Ports of Auckland (POAL) has applied to Auckland Council for consent to deepen the city’s shipping channel and a resource consent hearing on the matter will be held next week.
The request follows the forecast of the local authorities for a significant increase in Auckland’s population, with a million more people expected to live in the major city of New Zealand by 2050.
POAL believes that this increase will boost its containerised imports and attract bigger container ships, as “more people means more demand for the products we all buy from overseas.”
The largest container ships calling in Auckland now carry up to 5,000TEU. Shipping lines want to bring 6,000-7,000TEU vessels in the next 2-3 years, according to Ports of Auckland which predict that in future they will need to host ‘New Panamax’ ships that can carry around 12,000TEU.
The channel is currently 12.5m deep at low tide, but New Panamax ships are 366m long with a maximum draft of 15.2m.
Ports of Auckland is only applying to deepen the channel to 14m and use tidal windows. In common use globally and at other New Zealand ports, a ‘tidal window’ simply means that deeper draft ships enter or leave port when the tide is high enough.

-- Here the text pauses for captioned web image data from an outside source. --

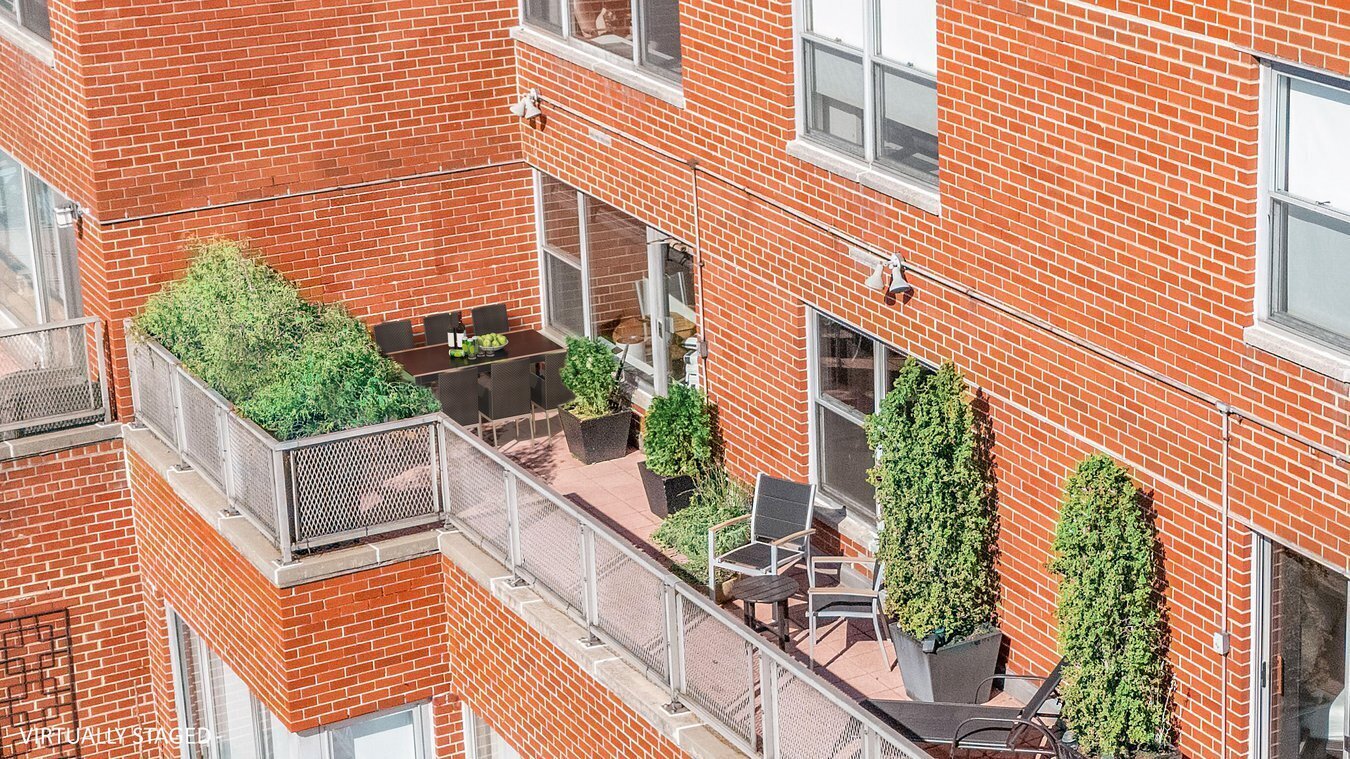 #4 photo, 75 E End Avenue, Yorkville , NY 10028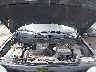 1C4NJPBA3GD****** Repairable 2016 Jeep Patriot in West Palm Beach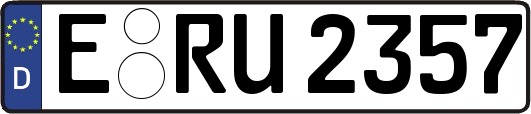 E-RU2357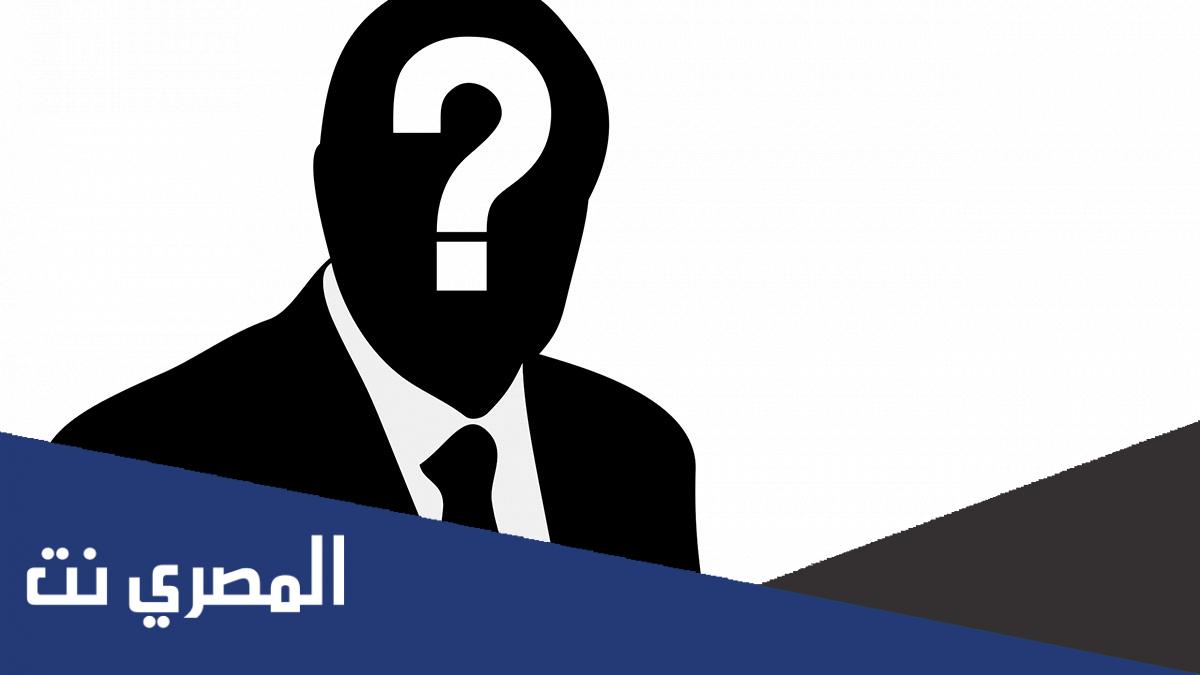 من هو فارس رفيق العقاد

“To create a tidal window suitable for New Panamax ships to access the port safely we will need a channel which is 14m deep on the straights and 14.2m deep on the bends. Our berth will be dredged to 15.5m so ships can stay through a full tide cycle,” explains POAL.
POAL considers “tidal windows” as the most efficient way to accommodate larger container ships, as the can minimise dredging and reduce cost.
The dredging will be done by the lowest impact method available, according to an announcement, a digger on a barge. The digger will have a long arm to reach down to the seabed to scoop out material. The channel bed is mostly soft material like marine muds, mudstones and some sandstone and gritstone, which can be removed easily, while no blasting is required.
If consent is granted, work on deepening the channel could start in 2021, said POAL, which asked for the consent application to be publicly notified by Auckland Council so that people could have their say on the project. POAL added that over two hundred submissions were received.